◆ **Исходный текст**
▽
(* Этим именем Л. Н. называл шутя свою предполагаемую жену. *)
(** Название французского кружева. **)
(*** Не будет соответствовать. ***)
Прощайте, ложусь спать, жму вашу милую руку и слишком, слишком много думаю о вас. Завтра буду продолжать, теперь же буду писать в желтую книжечку, и опять о вас. Я дурак..."
Лев Николаевич не кончил этого письма, очевидно, потеряв терпение от долгого молчания той, которая так сильно занимала всю его глубокую душу, и он заключает это письмо на другой день короткой, сдержанной запиской:
Петербург, 12 ноября.
"Буду продолжать это письмо в другой раз, получив от вас; а теперь как-то это не занимает, и в голове другое. Последний раз пишу вам. Что с вами? Больны вы, или вам снова совестно отчего-нибудь передо мной, или вы стыдитесь за те отношения, которые установились между нами? Но что бы то ни было, напишите строчку. Сначала я нежничал, потом злился, теперь чувствую, что становлюсь уже равнодушен, и слава Богу. Какой-то инстинкт давно говорил мне, что кроме вашего и моего несчастья, ничего из этого не выйдет. Лучше остановиться вовремя.
△
◆ **Условия задания**
1 - Каким местом и датой помечена короткая записка в тексте о письмах Льва Николаевича?
2 - Перечислите по порядку, как менялись чувства Льва Николаевича, по его собственным словам в короткой записке из текста о его письмах.
3 - Продолжите текст о письмах Льва Николаевича, начиная сразу после его последней фразы.

◆ **Выдержка из источника**
▽
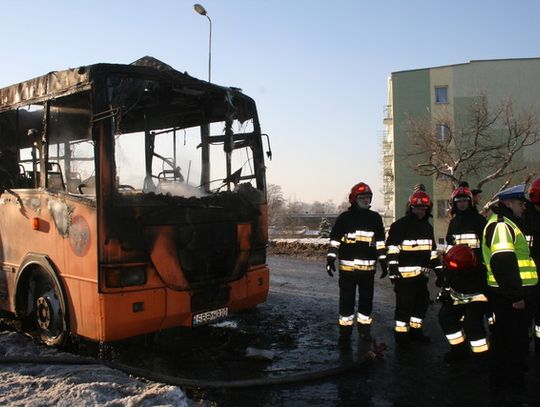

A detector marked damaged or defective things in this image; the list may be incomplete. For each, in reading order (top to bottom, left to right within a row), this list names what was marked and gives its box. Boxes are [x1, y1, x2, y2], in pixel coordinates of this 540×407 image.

charred bus roof [0, 55, 258, 129]
burnt bus interior [0, 55, 270, 294]
burned bus [0, 55, 270, 346]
△
◆ **Ответы**
1 - Петербург, 12 ноября.

2 - Сначала он нежничал, потом злился, теперь чувствует, что становится равнодушен.

3 -
Когда я люблю вас, мне часто хочется приехать к вам и сказать вам все, что чувствую; но в такие минуты, как теперь, когда я злюсь на вас и чувствую себя совершенно равнодушным, мне еще больше хочется видеть вас и высказать вам все, что накипело, и доказать вам, что мы никогда не можем понимать и поэтому любить друг друга, и что в этом никто не виноват, кроме Бога и нас, ежели мы будем обманывать друг друга.
Во всяком случае, ради истинного Бога, памятью вашего отца и всего, что для вас есть священного, умоляю вас, будьте искренни со мной, совершенно искренни, не позволяйте себе увлекаться. Прощайте, дай вам Бог всего хорошего.
Ваш гр. Л. Толстой".
Наконец он был награжден за свое терпение, получив сразу несколько запоздалых писем, и между двумя друзьями снова устанавливаются нежные отношения, о чем свидетельствуют несколько следующих друг за другом писем, из которых мы приводим здесь наиболее характерные, служащие продолжением прерванного предыдущего. Письма эти не нуждаются ни в каких комментариях.
Петербург, 17 ноября.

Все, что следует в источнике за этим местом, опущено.